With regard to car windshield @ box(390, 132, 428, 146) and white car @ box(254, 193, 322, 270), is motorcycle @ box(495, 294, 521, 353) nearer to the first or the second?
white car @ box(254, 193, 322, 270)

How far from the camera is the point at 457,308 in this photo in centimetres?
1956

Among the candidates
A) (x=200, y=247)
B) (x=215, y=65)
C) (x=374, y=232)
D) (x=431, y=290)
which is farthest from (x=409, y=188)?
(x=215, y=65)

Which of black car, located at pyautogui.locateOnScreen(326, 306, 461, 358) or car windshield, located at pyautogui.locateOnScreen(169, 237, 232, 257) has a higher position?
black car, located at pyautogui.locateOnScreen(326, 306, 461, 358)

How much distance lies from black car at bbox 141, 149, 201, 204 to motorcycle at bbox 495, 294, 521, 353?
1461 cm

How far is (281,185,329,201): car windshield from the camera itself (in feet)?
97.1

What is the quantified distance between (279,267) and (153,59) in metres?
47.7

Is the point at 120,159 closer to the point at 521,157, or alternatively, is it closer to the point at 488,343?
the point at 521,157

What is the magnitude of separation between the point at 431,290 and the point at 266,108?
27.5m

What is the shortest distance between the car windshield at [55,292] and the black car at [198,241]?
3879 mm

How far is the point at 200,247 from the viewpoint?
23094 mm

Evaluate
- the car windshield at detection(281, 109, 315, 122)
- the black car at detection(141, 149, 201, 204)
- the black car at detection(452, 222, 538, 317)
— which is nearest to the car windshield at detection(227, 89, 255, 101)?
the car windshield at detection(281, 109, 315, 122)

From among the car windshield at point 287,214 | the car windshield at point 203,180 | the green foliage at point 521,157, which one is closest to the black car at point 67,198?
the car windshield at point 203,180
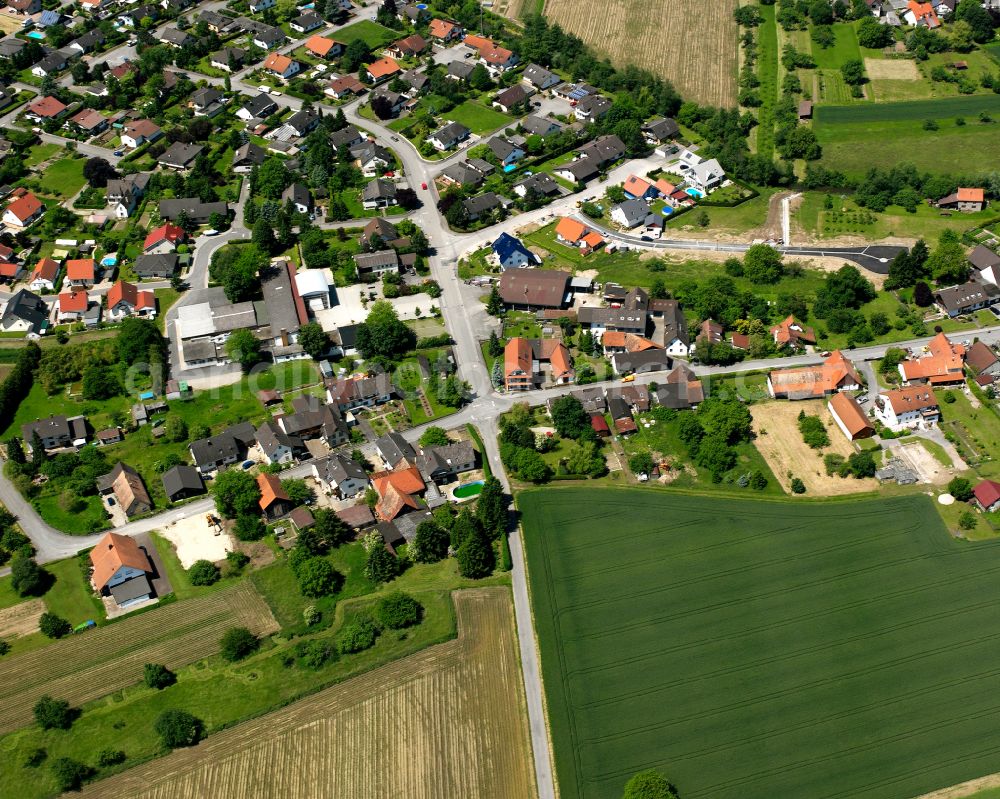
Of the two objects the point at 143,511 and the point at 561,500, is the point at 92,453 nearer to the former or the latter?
the point at 143,511

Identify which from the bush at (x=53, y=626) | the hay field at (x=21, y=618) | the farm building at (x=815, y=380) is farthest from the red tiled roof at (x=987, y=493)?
the hay field at (x=21, y=618)

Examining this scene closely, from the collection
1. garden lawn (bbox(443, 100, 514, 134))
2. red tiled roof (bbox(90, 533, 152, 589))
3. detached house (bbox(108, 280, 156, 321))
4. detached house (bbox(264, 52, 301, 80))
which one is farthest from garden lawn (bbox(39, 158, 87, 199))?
red tiled roof (bbox(90, 533, 152, 589))

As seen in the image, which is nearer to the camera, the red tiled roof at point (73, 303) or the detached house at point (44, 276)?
the red tiled roof at point (73, 303)

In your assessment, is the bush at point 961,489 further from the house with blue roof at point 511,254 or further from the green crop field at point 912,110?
the green crop field at point 912,110

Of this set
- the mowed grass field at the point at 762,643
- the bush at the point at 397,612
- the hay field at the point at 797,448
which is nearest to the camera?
the mowed grass field at the point at 762,643

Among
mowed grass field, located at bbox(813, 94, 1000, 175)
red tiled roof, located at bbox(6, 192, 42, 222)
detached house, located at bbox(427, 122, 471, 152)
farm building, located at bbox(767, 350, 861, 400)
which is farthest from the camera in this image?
detached house, located at bbox(427, 122, 471, 152)

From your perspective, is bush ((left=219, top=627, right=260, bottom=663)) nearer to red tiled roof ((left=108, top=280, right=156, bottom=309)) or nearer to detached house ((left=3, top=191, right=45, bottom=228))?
red tiled roof ((left=108, top=280, right=156, bottom=309))
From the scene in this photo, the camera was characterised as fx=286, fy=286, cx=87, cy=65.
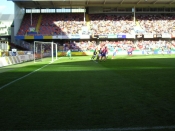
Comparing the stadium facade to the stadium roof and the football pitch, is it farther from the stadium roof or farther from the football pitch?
the football pitch

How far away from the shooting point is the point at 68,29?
70312 mm

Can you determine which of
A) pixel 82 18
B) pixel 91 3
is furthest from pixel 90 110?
pixel 82 18

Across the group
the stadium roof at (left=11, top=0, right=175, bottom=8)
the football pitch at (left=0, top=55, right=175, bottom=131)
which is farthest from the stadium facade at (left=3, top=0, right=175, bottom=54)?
the football pitch at (left=0, top=55, right=175, bottom=131)

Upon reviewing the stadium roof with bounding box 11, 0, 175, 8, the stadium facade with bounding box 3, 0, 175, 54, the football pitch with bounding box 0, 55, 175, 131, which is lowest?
the football pitch with bounding box 0, 55, 175, 131

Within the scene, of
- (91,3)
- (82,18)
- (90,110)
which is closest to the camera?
(90,110)

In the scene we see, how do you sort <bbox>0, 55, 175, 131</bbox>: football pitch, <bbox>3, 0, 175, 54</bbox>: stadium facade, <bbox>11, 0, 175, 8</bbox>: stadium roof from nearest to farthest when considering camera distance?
<bbox>0, 55, 175, 131</bbox>: football pitch, <bbox>11, 0, 175, 8</bbox>: stadium roof, <bbox>3, 0, 175, 54</bbox>: stadium facade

## DIRECTION
Restate each line of the records exactly; pictures do not belong in the copy.

## EXPECTED ANSWER
With regard to car windshield @ box(390, 132, 428, 146) and white car @ box(254, 193, 322, 270), is motorcycle @ box(495, 294, 521, 353) nearer to the first or the second?
white car @ box(254, 193, 322, 270)

How far from the camera is the point at 457,308 in this photo in centimetres?
1956

Among the candidates
A) (x=200, y=247)
B) (x=215, y=65)
C) (x=374, y=232)
D) (x=431, y=290)
which is farthest from (x=409, y=188)?
(x=215, y=65)

Which of black car, located at pyautogui.locateOnScreen(326, 306, 461, 358) or car windshield, located at pyautogui.locateOnScreen(169, 237, 232, 257) has a higher position?
black car, located at pyautogui.locateOnScreen(326, 306, 461, 358)

How much distance lies from black car at bbox 141, 149, 201, 204 to motorcycle at bbox 495, 294, 521, 353?
1461 cm

How far is (281,185,329,201): car windshield from the camera itself (in feet)?
97.1

What is the quantified distance between (279,267) and (153,59) in metres?
47.7

Is the point at 120,159 closer to the point at 521,157, or alternatively, is it closer to the point at 488,343?
the point at 521,157

What is the magnitude of separation between the point at 431,290 and the point at 266,108?
27.5m

What is the shortest distance between the car windshield at [55,292] and the black car at [198,241]?
3879 mm

How far is the point at 200,247 from the viewpoint?
23094 mm

Evaluate
- the car windshield at detection(281, 109, 315, 122)
- the black car at detection(141, 149, 201, 204)
- the black car at detection(452, 222, 538, 317)
— which is nearest to the car windshield at detection(227, 89, 255, 101)?
the car windshield at detection(281, 109, 315, 122)

From among the car windshield at point 287,214 | the car windshield at point 203,180 | the green foliage at point 521,157, which one is closest to the black car at point 67,198?
the car windshield at point 203,180
Of the two objects the point at 143,511 and the point at 561,500, is the point at 92,453 nearer to the former or the latter?
the point at 143,511

Identify which from the bush at (x=53, y=626) | the hay field at (x=21, y=618) | the farm building at (x=815, y=380) is farthest from the red tiled roof at (x=987, y=493)?
the hay field at (x=21, y=618)

Examining this scene closely, from the collection
1. garden lawn (bbox(443, 100, 514, 134))
2. red tiled roof (bbox(90, 533, 152, 589))
3. detached house (bbox(108, 280, 156, 321))
4. detached house (bbox(264, 52, 301, 80))
which one is farthest from garden lawn (bbox(39, 158, 87, 199))?
red tiled roof (bbox(90, 533, 152, 589))

As seen in the image, which is nearer to the camera, the red tiled roof at point (73, 303) or the detached house at point (44, 276)?
the red tiled roof at point (73, 303)

In your assessment, is the bush at point 961,489 further from the house with blue roof at point 511,254 or further from the green crop field at point 912,110?
the green crop field at point 912,110

Of this set
- the mowed grass field at the point at 762,643
- the bush at the point at 397,612
- the hay field at the point at 797,448
which is nearest to the camera?
the mowed grass field at the point at 762,643

Among
mowed grass field, located at bbox(813, 94, 1000, 175)
red tiled roof, located at bbox(6, 192, 42, 222)
detached house, located at bbox(427, 122, 471, 152)
farm building, located at bbox(767, 350, 861, 400)
which is farthest from the camera in this image?
detached house, located at bbox(427, 122, 471, 152)

From your perspective, is bush ((left=219, top=627, right=260, bottom=663)) nearer to red tiled roof ((left=108, top=280, right=156, bottom=309)) or nearer to detached house ((left=3, top=191, right=45, bottom=228))?
red tiled roof ((left=108, top=280, right=156, bottom=309))
From the scene in this photo, the camera was characterised as fx=286, fy=286, cx=87, cy=65.
Comparing the stadium facade to the stadium roof and the football pitch, is it farther from the stadium roof or farther from the football pitch?
the football pitch

How far away from the shooting point is the point at 68,29?
70312 mm

Can you determine which of
A) pixel 82 18
B) pixel 91 3
is furthest from pixel 90 110?
pixel 82 18

Across the group
the stadium roof at (left=11, top=0, right=175, bottom=8)
the football pitch at (left=0, top=55, right=175, bottom=131)
which is farthest from the stadium facade at (left=3, top=0, right=175, bottom=54)?
the football pitch at (left=0, top=55, right=175, bottom=131)

Upon reviewing the stadium roof with bounding box 11, 0, 175, 8, the stadium facade with bounding box 3, 0, 175, 54, the football pitch with bounding box 0, 55, 175, 131, which is lowest?
the football pitch with bounding box 0, 55, 175, 131

Within the scene, of
- (91,3)
- (82,18)
- (90,110)
which is closest to the camera?
(90,110)

In the scene we see, how do you sort <bbox>0, 55, 175, 131</bbox>: football pitch, <bbox>3, 0, 175, 54</bbox>: stadium facade, <bbox>11, 0, 175, 8</bbox>: stadium roof from nearest to farthest when considering camera distance?
<bbox>0, 55, 175, 131</bbox>: football pitch, <bbox>11, 0, 175, 8</bbox>: stadium roof, <bbox>3, 0, 175, 54</bbox>: stadium facade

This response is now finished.